Material supplied:
## START

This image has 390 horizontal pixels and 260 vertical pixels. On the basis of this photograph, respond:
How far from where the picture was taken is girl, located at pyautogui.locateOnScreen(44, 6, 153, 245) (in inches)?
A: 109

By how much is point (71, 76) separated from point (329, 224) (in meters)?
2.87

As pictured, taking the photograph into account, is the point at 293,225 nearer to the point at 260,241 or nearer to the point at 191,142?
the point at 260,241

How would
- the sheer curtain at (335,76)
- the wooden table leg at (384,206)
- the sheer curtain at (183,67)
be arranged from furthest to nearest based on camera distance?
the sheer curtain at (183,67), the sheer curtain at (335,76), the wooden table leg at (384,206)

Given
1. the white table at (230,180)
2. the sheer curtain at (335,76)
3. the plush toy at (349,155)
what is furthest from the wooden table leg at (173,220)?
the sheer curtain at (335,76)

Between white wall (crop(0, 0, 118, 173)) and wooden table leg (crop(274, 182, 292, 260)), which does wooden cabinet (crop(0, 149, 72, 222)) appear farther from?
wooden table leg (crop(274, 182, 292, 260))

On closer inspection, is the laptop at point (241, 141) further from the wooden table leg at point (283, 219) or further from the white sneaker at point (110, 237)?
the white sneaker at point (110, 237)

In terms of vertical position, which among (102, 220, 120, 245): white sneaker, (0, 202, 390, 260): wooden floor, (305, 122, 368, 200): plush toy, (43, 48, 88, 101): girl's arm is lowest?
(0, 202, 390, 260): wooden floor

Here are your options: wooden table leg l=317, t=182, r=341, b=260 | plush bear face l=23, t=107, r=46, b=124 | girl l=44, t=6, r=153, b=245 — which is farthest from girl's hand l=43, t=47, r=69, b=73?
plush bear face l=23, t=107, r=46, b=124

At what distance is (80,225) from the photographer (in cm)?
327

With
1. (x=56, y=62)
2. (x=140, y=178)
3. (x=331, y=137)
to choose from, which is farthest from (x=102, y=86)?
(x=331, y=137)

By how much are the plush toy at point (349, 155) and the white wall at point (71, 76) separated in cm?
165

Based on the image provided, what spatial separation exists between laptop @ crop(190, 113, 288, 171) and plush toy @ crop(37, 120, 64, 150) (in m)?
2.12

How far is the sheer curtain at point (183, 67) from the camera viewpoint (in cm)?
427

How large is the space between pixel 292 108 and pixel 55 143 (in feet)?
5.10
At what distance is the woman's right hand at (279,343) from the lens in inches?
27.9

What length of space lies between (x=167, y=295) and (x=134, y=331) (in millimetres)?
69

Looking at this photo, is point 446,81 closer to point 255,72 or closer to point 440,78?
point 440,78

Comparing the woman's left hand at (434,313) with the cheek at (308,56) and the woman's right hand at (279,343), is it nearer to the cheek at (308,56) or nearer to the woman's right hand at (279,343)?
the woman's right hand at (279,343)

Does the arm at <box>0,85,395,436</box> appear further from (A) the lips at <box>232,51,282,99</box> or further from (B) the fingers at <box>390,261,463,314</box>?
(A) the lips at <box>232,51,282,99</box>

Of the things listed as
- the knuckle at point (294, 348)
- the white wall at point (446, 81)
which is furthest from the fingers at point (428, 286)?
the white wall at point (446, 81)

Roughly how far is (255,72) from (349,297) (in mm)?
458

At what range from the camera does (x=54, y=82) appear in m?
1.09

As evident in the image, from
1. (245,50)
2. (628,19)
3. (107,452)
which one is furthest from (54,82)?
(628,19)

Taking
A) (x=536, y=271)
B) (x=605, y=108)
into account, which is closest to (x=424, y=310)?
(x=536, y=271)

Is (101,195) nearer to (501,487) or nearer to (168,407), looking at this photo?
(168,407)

## END
## START

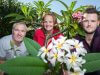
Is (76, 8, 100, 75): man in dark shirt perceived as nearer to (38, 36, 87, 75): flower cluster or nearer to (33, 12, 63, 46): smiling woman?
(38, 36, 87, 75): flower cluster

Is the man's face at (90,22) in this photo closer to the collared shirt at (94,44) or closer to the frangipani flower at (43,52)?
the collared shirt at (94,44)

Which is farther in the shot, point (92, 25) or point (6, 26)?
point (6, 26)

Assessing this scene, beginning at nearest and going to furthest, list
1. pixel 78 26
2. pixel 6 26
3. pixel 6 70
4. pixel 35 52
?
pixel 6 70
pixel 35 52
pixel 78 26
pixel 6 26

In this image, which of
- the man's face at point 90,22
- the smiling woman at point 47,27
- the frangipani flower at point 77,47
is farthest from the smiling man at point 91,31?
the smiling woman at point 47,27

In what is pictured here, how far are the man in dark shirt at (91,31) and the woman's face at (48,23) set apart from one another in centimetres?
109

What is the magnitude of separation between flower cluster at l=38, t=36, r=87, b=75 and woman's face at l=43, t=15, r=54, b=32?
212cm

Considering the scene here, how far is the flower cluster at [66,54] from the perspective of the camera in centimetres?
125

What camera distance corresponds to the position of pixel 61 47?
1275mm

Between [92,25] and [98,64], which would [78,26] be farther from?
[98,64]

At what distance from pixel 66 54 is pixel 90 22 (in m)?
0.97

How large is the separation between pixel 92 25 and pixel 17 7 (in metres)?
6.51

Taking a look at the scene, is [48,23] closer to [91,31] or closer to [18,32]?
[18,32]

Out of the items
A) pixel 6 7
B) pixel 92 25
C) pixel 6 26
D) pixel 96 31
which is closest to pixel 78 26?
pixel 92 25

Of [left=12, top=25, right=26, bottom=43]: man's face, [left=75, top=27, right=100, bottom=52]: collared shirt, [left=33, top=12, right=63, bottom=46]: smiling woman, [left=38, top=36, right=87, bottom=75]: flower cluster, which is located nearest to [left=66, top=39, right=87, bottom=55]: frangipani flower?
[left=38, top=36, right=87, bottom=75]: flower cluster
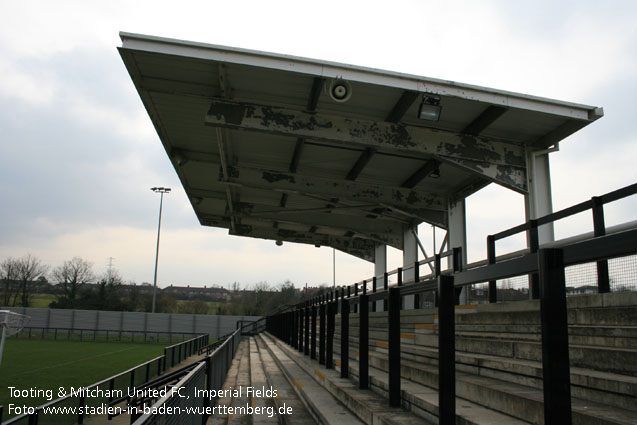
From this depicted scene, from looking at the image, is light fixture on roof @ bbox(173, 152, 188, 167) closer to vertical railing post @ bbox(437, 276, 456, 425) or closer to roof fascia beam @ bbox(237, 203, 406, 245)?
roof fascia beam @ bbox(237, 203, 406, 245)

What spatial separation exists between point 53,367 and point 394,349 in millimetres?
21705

## END

Problem statement: From the rows above, copy each line that contains the word "furthest".

Right answer:
be arranged from furthest to nearest based on camera distance?
what is furthest from the wooden table leg at (173,220)?
which is furthest from the fingers at point (428, 286)?
which one is furthest from (54,82)?
Assessing this scene, beginning at nearest and going to furthest, list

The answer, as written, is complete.